The dishes include pork belly ssam, the Korean word for wrap, Korean BBQ short ribs, and pizza with beef that's topped with a gochujang vinaigrette salad.
Kim tells personal stories through her food.
"This is a childhood favorite of mine," Kim told Dana Jacobson for "CBS This Morning Saturday." "My mother used to stick Japanese sweet potatoes in our fireplace when we were little. And we'd take 'em out of the coals, unwrap them and eat them like candy. And I loved that treat."
Kim immigrated to the U.S. in the late 1970s when she was four years old.

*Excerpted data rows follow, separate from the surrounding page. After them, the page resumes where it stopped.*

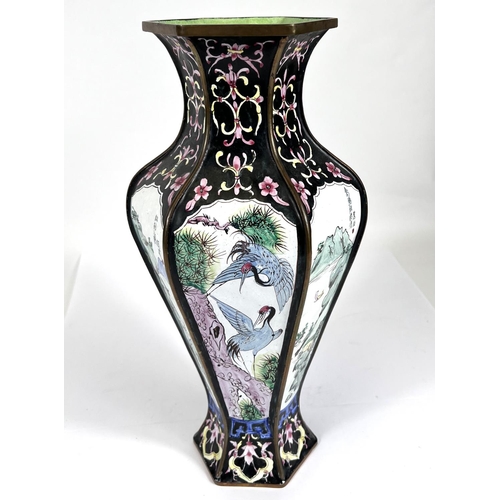 422 - A 20th century Chinese hexagonal baluster vase with decorative panels of landscapes, birds, etc., wi... 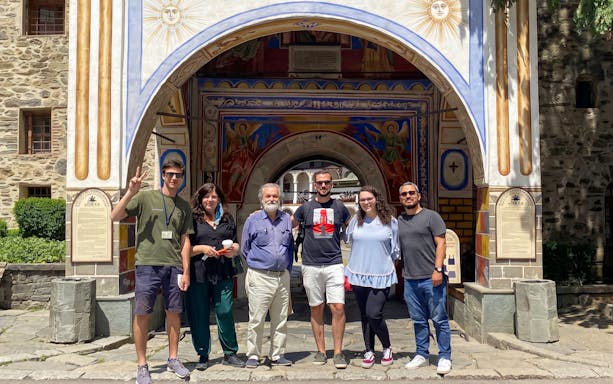 Group of tourists at Rila Monastery entrance, Sofia day trip.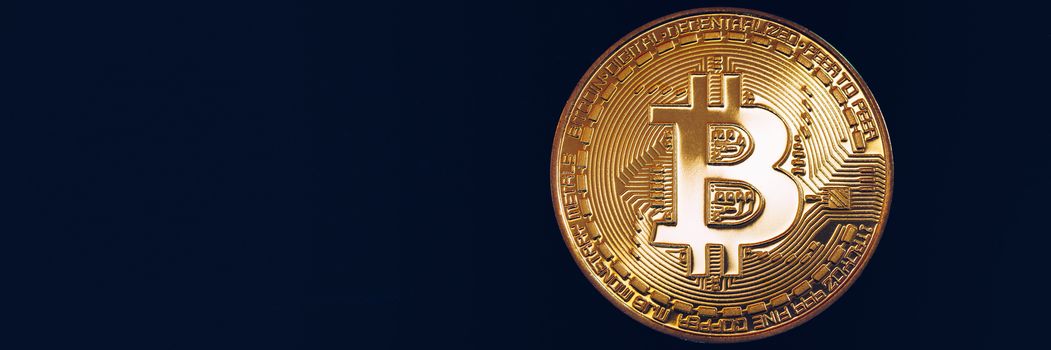 Crypto currency golden coin with bitcoin symbol on isolated on black background. Bitcoin Coin on black background. Bitcoin cryptocurrency.  Cryptocurrency Coin Concept.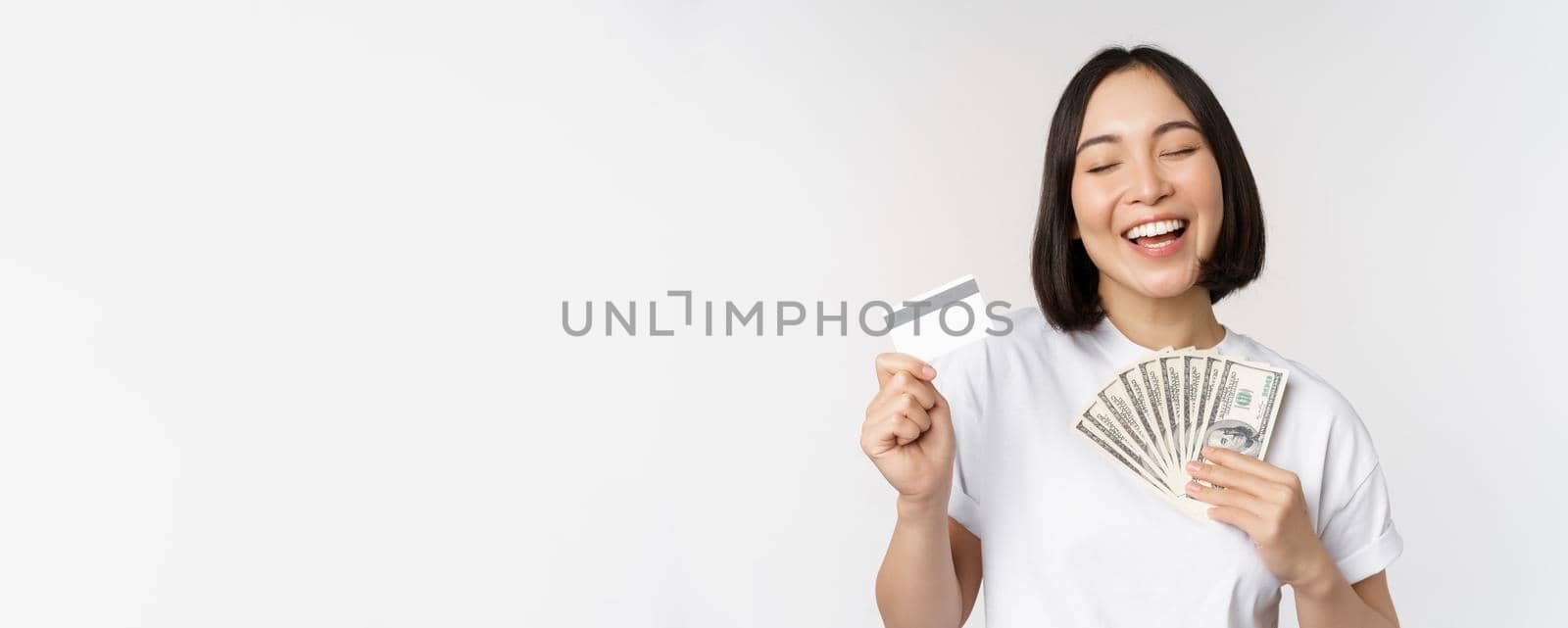 Portrait of asian woman smiling, holding credit card and money cash, dollars, standing in tshirt over white background.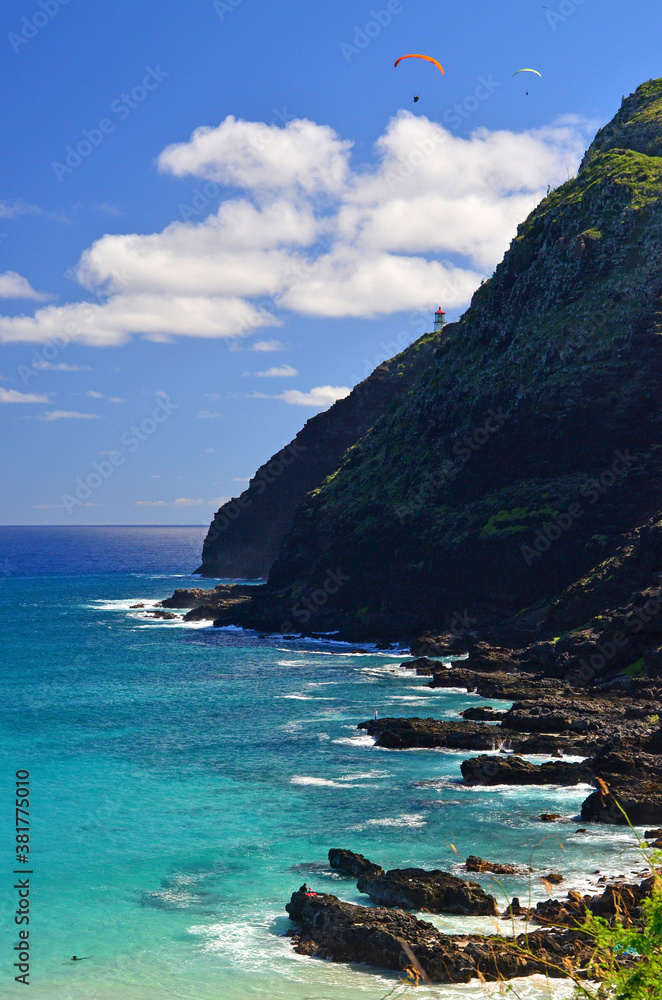 View of paragliders above the coastline of Oahu near Makapuu lighthouse in Hawaii.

"It's really my maternal grandmother who raised us because both my parents worked sort of graveyard shifts," Kim said. "I was always by her side when she was cooking. I always wanted to help. I always wanted to stir the pot when something was boiling. And it was just a part of my-- my upbringing."
Kim said she was a class clown growing up. Her parents, who worked multiple jobs, wanted a better life for her as a doctor or lawyer. For college she headed to New York City.
"When I got into Columbia, I thought, 'OK, the parents are good with that.' But my ulterior motive was I was gonna start acting and someday my name would be up in lights. And I'd be on Broadway," Kim said. "And so ironically, I got my head-shots done in New York. And I moved back to Minneapolis and I started an eight-year acting career back home."
Kim appeared in productions ranging from Shakespeare's Othello to promotional videos. But she was tired of the uncertainty of acting when, in 2007, her boyfriend, now husband, Conrad Leifur lost his job in finance.
He suggested Kim open a restaurant.
"I'm the risk-taker, and my job was to basically push Ann over the-- over the cliff," Leifur said.
Kim missed New York pizza and wanted to bring it to Minneapolis. She began reading books on baking before studying under Tony Gemignani, a 13-time world pizza champion, in San Francisco.
After Kim and Leifur walked their dog by an empty convenience store in 2009, they knew where they would open their first restaurant. They emptied their savings and maxed out their credit cards to open Pizzeria Lola.
"It was a lot of work. It was a lot of hours," Kim said. "But it was a lot of fun."
Just more than two years later they opened Hello Pizza, a New York-style slice shop like she remembers from college.
But their most ambitious project is Young Joni, which they named after each of their mothers. The roughly 7,000 square foot restaurant includes a back bar speakeasy modelled after Leifur's family cabin in North Dakota.
"Creativity has always driven me," Kim says. "To me, I just left one stage,the theatre stage for another stage."
Kim, the aspiring actress turned professional chef, was recently named a semifinalist for the James Beard Awards after being a finalist one year ago.
"They call it the Oscars of food," Kim says. "So, if I wasn't gonna get that Oscar on the stage or behind the screen, I was gonna get it-- you know, hopefully get it somehow."
But for Kim, it's not the trophies that count most.
"All of those things, are really, really nice and it's an honor, Kim says. "But it's really about the people that fill the seats and love what we do."